As the PRO of St Senan’s RFC in Shannon, Robbie Hoban’s summation as to why he and many others around Munster give so much of their time and effort to the thankless task of running a junior rugby club encapsulates all that is good in grassroots sport.

The efforts of committee members, parents and volunteers garner no material reward or notoriety, but their altruism ensures clubs provide an invaluable outlet to their communities, and that rugby continues to flourish.

With the success of the provinces, along with Joe Schmidt seemingly turning around the fortunes of the national side, rugby in Ireland has never been stronger but after scratching below the surface, a harsh truth reveals there is a plethora of clubs in a perennial struggle to keep their heads above water.

In these straitened times, financial parity is now the greatest concern for those charged with safeguarding the future of junior clubs.

Shane O’Sullivan, in his first year as the secretary of Tralee RFC in Kerry, has found his role is almost solely dedicated to finding money.

“The biggest pitfall is that you’re trying to run a club on what I would describe as a fairly limited budget, so you’re kind of constrained to things you can do by the finances of the club.

“Your bills are coming in the whole time and you’re trying to keep the club above the level, and you’re always trying to come up with ideas for fundraisers and to increase revenue and cut back expenditure,” he said.

Sources of revenue from sponsorship have not been forthcoming in recent years and clubs have had to increase and vary fundraising initiatives to keep their heads above water. But, according to Oliver Clery of Waterford City RFC, there is only so much people can spare.
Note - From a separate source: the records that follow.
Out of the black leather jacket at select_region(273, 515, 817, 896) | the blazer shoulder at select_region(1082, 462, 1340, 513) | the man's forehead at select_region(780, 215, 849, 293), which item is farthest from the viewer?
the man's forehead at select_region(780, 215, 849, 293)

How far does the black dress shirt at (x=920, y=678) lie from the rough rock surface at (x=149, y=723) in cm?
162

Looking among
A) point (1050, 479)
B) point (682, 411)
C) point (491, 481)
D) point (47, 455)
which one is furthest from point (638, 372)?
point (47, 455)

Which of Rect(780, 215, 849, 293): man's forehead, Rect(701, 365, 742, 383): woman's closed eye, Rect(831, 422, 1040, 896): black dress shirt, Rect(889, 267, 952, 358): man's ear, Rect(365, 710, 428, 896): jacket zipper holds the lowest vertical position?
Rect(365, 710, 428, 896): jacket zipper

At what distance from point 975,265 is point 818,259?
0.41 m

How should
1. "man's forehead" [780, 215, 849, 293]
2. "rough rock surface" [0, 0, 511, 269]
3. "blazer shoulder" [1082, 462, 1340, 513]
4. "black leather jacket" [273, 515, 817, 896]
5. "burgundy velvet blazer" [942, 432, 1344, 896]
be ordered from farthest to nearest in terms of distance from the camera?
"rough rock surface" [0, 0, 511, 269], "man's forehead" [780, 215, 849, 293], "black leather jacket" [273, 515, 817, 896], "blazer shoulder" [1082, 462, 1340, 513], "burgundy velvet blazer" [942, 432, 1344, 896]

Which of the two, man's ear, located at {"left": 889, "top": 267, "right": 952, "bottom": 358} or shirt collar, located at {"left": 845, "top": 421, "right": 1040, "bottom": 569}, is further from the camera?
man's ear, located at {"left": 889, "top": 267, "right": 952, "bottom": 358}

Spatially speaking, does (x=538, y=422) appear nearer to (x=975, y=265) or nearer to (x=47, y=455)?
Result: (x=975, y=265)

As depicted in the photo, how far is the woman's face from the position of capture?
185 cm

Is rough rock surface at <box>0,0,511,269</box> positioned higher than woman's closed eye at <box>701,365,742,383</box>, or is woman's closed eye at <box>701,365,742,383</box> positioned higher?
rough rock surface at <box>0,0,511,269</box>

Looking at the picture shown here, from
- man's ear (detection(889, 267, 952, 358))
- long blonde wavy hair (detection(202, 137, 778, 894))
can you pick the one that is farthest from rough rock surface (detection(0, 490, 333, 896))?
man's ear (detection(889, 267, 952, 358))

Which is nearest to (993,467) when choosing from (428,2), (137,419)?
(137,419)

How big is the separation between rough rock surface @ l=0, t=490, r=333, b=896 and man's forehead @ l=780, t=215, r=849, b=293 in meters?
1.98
“I’m involved also in Daffodil Day and everyone has seen a drop in their revenue because people don’t have it. Those who would have given you €10, now give you five, so there’s been a massive reduction in subscriptions from the public.”

Clery points to travel expenses, particularly in light of distance many clubs have to travel for away games. Subsequently, Waterford City, like many others, have had to cut back on hiring coaches.

“We travel to West Clare or Killarney, and from Waterford, that distance is a substantial cost, as it is for the kids, going to the likes of Thurles and Clonmel. This year our first team have decided to travel in their own cars to reduce costs, but we still give the players that drive an agreed expense.”

Robbie Hoban says St Senan’s adopted a similar approach in a bid to limit their outgoings while bearing in mind long drives are hardly ideal preparation for players.

Kanturk RFC chairman Michael Breen agrees travel expenses are significant, but also contends that, for the underage sides in particular, journeys to and from matches are an integral part of building relationships.

“At underage level that would be a huge financial cost for us, so lately we’ve been charging two or three euro for the bus, depending on far we have to travel.

“But I think the bus is very important for the youngsters, because it is part of their day and it is part of building friendships. We’re a rural club, so a lot of them wouldn’t be meeting from one end of the week to the next, so at least they can travel together and have a bit of fun.”

Shane O’Sullivan reckons junior clubs in certain areas are hesitant to try and push for senior status because progressing to the national level is not financially viable.

“In places like Waterford and Kerry there will always be junior clubs, and some of them do have aspirations to go AIL, but transportation costs alone, particularly for a club like Tralee, when you’re going to the north and Dublin on almost a weekly occurrence, it might be too much.”

There is also insurance to consider, with clubs paying €2,000 annually per senior team to the IRFU scheme arranged by AON, which largely negates the grants they receive from the union.

Despite the monetary hardships, the numbers now lining out for junior clubs are at an unprecedented level, even for those situated in communities where rugby is a minority sport.

At Tralee and Thurles, where the GAA and, to a lesser extent, soccer, are the dominant codes, up to 300 children turn out every Saturday for training and matches.

As the AIL continues to enjoy a period of resurgence, Sean Ryan-Lanigan from Thurles RFC, feels the onus is on the IRFU to ensure junior clubs are not forgotten and that their role in developing talent is recognised.

“It’s hard enough to get the powers that be to recognise that [role of junior clubs], they seem to put a lot more emphasis on the schools or senior clubs for players. The junior clubs are important as feeders to the senior clubs.”

Shane O’Sullivan concurs: “I don’t think the IRFU, to a certain degree, have the same opinion of junior clubs as they do of senior clubs. They’re forgetting about junior clubs, which in a lot of cases are feeder clubs for senior clubs.

“You’ve seen the likes of JJ Hanrahan and Danny Barnes go on from Castleisland and Tralee to Munster, but to a certain degree those clubs are being ignored.”